Paul Simonis (Go Ahead Eagles)
Eindklassering: 7 | Punten: 51 | Doelsaldo: +2 (57-55)Na het vertrek van succestrainer René Hake naar Manchester United, zocht Go Ahead Eagles naar een nieuwe coach. In hun zoektocht kwamen ze ver in onderhandelingen met Maurice Steijn, die echter op een buitenlandse aanbieding wachtte. Tot ieders verbazing werd Paul Simonis aangesteld. De 40-jarige coach, die geen profcarrière als speler heeft, werkte eerder jarenlang bij de jeugdopleiding van Sparta Rotterdam en was ook vier seizoenen assistent bij Kees van Wonderen, inclusief zijn eerste twee jaren bij Go Ahead. Onder Simonis' leiding speelde de club aantrekkelijk voetbal en eindigde op de zevende plaats, iets wat sinds het seizoen 1970/71 niet meer was voorgekomen. Bovendien werd de KNVB Beker gewonnen. De opportunistische voetbalwereld bewees zijn snelheid toen Simonis deze week als kandidaat bij Ajax werd genoemd, maar hij verlengde zijn contract in Deventer tot medio 2027, waardoor hij de stap naar een topclub voorlopig uitstelt.Peter Bosz (PSV)

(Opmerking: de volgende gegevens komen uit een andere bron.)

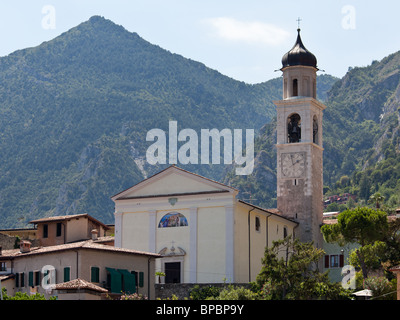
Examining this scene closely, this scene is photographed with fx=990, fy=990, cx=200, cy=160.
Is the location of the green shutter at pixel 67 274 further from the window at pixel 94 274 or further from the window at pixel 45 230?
the window at pixel 45 230

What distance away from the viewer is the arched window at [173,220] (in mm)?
65125

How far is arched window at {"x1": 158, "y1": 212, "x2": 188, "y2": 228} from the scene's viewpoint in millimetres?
65125

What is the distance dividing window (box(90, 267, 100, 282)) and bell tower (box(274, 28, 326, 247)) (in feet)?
A: 81.2

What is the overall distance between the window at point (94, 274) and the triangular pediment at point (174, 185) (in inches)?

Eindklassering: 1 | Punten: 79 | Doelsaldo: +64 (103-39)De trainer van landskampioen PSV kon uiteraard niet ontbreken in deze lijst. Peter Bosz had een seizoen vol hoogte- en dieptepunten. Voor de winterstop speelde PSV opmerkelijk goed, met vijftien overwinningen uit zeventien wedstrijden, vaak met ruime cijfers. Ondanks twee verliespartijen tegen NEC en Ajax leek de titel een formaliteit, vooral met een voorsprong van negen punten op Ajax. Na de winter brak echter een dramatische periode aan waarin de ploeg snel de voorsprong verloor en zelfs achterkwam op Ajax. Publieksklachten stegen, met zelfs de leus 'Bosz out' die te horen was. Clubwatcher Rik Elfrink van het Eindhovens Dagblad stelde eind februari niet uit te sluiten dat Bosz zou worden ontslagen. De clubleiding bleef echter kalm, zelfs toen de titel in gevaar kwam na een nederlaag tegen Ajax. Uiteindelijk wist PSV zijn spel te verbeteren, won de laatste zeven wedstrijden en heroverde de koppositie in de voorlaatste speelronde, waarna de titel veilig werd gesteld op de laatste speeldag tegen Sparta Rotterdam, met Bosz die zijn tweede seizoen met de schaal feierte.